# electric usage



## Monty Floyd (Aug 31, 2010)

The house I rent has an a/c unit and when I moved down here last year, I anticipated that my electric bill would be higher in the summer than what my landlord had paid while he was living here previously. (he kept the account in his name) My electric billing cycle is 2 months, I don't know if that's true for everybody else but anyway, my first bill was for July/August and I had used 650 kWh. Sep/Oct=640 kWh, Nov/Dec=487, Jan/Feb=1070 and this was a big surprise because I had no idea that the heater was going to cost more to run than the a/c. Then in Mar/Apr they hiked me up into a commercial rate so that my 613 kWh for that cycle cost 2308 when the Jan/Feb bill was 2636.
My landlord can't figure out why my bills are so high. He tells me that at his house they have 4 or 5 TVs on all day long (don't ask). I have my computer and 1 TV and they are never on at the same time. I have a microwave but don't use it all that much, mostly just warming up something or heating a cup of water for coffee. Most of my lights are CFLs with a couple of exceptions but I don't use them much and a couple fans. Everything else is gas.
Just was curious how much electric everyone else is using. Am I way above?


----------



## RVGRINGO (May 16, 2007)

Electricity is billed in a multi-tiered rate system designed to encourage conservation. As such, the more you use, the more you pay per KwH. You have obviously been bumped up to the DAC rate (High consumption rate) which can be four times the cost per KwH. It will take you several billing cycles at lower consumption to get back to the lower rates.

> _Entries provided_

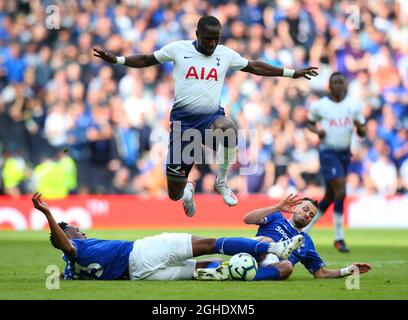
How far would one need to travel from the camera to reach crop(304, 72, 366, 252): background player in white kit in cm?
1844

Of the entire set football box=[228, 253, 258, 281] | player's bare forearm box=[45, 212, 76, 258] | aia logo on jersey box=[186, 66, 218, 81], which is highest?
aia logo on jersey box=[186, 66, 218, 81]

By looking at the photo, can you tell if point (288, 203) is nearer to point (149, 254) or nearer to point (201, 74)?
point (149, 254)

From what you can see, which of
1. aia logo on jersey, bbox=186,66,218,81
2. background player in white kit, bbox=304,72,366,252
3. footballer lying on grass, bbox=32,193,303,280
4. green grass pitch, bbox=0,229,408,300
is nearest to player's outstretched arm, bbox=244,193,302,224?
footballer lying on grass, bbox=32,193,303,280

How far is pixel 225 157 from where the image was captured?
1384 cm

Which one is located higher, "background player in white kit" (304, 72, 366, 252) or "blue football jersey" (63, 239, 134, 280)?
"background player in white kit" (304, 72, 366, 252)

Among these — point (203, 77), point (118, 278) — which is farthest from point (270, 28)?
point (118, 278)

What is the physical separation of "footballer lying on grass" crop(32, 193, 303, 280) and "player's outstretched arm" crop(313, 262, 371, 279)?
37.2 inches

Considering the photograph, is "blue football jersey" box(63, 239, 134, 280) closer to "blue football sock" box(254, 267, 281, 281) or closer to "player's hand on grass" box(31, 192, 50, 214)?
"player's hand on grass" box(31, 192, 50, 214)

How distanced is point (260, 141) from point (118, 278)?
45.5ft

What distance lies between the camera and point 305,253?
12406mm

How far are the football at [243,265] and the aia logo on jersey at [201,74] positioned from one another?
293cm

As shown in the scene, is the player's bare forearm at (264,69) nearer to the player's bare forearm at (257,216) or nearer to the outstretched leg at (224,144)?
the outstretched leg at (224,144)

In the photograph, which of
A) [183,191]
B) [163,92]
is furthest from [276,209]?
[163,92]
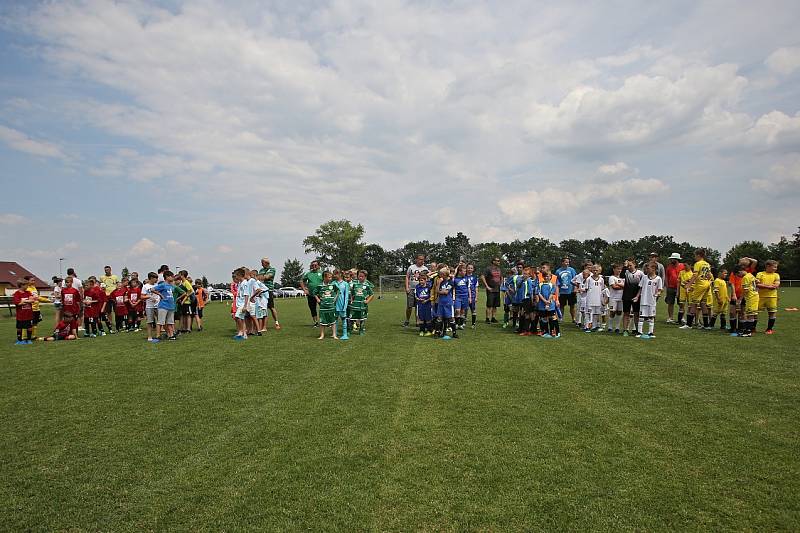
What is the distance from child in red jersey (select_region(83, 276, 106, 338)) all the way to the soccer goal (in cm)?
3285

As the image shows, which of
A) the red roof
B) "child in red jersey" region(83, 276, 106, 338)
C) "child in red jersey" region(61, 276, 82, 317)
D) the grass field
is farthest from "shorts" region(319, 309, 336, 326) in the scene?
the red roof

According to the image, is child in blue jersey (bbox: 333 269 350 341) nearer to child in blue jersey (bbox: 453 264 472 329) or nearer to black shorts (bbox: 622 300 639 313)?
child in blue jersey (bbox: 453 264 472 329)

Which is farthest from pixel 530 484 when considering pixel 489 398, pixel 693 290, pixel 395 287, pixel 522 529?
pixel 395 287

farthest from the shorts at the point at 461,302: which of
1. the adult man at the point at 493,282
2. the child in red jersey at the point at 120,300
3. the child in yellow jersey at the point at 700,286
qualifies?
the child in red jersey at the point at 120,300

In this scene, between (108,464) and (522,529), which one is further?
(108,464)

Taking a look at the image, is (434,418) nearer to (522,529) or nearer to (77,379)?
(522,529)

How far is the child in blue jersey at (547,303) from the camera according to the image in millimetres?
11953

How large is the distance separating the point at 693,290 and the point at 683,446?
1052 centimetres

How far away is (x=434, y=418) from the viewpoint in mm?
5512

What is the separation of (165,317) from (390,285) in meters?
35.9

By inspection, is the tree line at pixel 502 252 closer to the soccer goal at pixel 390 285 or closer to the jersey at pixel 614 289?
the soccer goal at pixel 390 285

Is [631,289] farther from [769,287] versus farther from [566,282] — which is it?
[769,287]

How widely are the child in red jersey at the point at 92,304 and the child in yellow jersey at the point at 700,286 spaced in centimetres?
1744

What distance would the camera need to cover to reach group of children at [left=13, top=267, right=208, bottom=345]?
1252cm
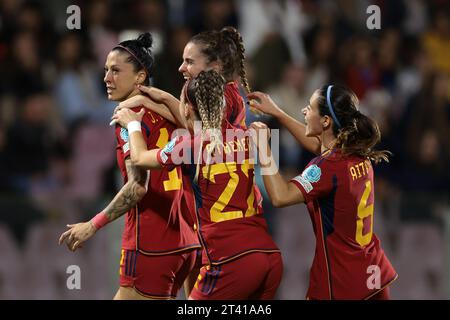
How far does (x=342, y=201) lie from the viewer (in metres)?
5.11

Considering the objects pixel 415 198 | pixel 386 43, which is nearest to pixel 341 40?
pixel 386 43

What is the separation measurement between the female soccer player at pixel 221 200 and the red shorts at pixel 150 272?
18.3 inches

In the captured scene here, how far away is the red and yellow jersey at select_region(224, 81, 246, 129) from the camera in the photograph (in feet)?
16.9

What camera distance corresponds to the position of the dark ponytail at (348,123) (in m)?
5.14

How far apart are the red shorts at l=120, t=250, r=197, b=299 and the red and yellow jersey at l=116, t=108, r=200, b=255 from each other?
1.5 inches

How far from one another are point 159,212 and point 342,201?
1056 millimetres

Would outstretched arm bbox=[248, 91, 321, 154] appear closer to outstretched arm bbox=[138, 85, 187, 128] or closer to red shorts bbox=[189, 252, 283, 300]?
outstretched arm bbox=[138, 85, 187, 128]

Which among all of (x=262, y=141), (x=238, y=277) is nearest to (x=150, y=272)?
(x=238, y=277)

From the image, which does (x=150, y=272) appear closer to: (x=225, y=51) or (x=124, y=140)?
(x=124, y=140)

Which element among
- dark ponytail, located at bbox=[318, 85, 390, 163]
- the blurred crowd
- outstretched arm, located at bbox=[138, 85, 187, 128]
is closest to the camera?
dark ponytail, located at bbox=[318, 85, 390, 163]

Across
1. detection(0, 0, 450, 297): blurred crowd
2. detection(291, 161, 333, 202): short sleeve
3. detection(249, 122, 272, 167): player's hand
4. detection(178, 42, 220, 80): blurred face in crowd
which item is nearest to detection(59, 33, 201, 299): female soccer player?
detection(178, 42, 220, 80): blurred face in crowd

> _Task instructions_
Write out the entire electric usage thread word for word. These rows have no connection to the electric usage thread.

> _Exercise output_
# electric usage



## Monty Floyd (Aug 31, 2010)

The house I rent has an a/c unit and when I moved down here last year, I anticipated that my electric bill would be higher in the summer than what my landlord had paid while he was living here previously. (he kept the account in his name) My electric billing cycle is 2 months, I don't know if that's true for everybody else but anyway, my first bill was for July/August and I had used 650 kWh. Sep/Oct=640 kWh, Nov/Dec=487, Jan/Feb=1070 and this was a big surprise because I had no idea that the heater was going to cost more to run than the a/c. Then in Mar/Apr they hiked me up into a commercial rate so that my 613 kWh for that cycle cost 2308 when the Jan/Feb bill was 2636.
My landlord can't figure out why my bills are so high. He tells me that at his house they have 4 or 5 TVs on all day long (don't ask). I have my computer and 1 TV and they are never on at the same time. I have a microwave but don't use it all that much, mostly just warming up something or heating a cup of water for coffee. Most of my lights are CFLs with a couple of exceptions but I don't use them much and a couple fans. Everything else is gas.
Just was curious how much electric everyone else is using. Am I way above?


----------



## RVGRINGO (May 16, 2007)

Electricity is billed in a multi-tiered rate system designed to encourage conservation. As such, the more you use, the more you pay per KwH. You have obviously been bumped up to the DAC rate (High consumption rate) which can be four times the cost per KwH. It will take you several billing cycles at lower consumption to get back to the lower rates.